Uric Acid Homeostasis
UA is generated in the liver from the breakdown of dietary and endogenously synthesized purine nucleotides. Dietary intake, including purine rich products, glucose, and fructose, constitutes the exogenous pool of UA. The suggested association between fructose ingestion and HUA is of particular interest. Upon consumption of fructose, it is absorbed and phosphorylated resulting in a depletion of adenosine triphosphate and increase in adenosine monophosphate, leading to HUA. However, some trials attributed this association to the hypercaloric state rather than to fructose in particular, so additional studies are warranted to confirm the association [7]. On the other hand, the endogenous pool of UA is mostly regulated by the enzyme xanthine oxidase which irreversibly oxidizes xanthine into UA, a normal intracellular fluid compound [8, 9•]. Normal serum UA level is about 6.8 mg/dL [10], with adult males having higher levels than females [2].

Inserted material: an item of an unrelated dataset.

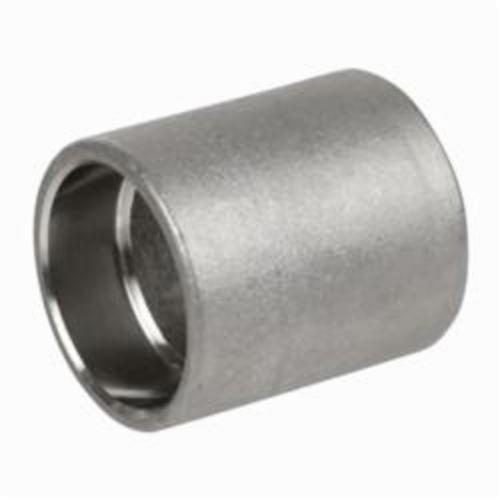 Smith-Cooper® S3714CP012 Pipe Coupling, 1-1/4 in, Socket Weld, 150 lb, 304 Stainless Steel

UA degradation by the microbiota of the gut, known as intestinal uricolysis, eliminates almost one third of body urate. Complex interchange between secretion and reabsorbtion at the proximal tubules of the kidneys is responsible for the daily excretion of the remaining two thirds of total UA [9•, 10, 11]. The resultant effect of these mechanisms is a normal UA excretion of almost 10% [9•].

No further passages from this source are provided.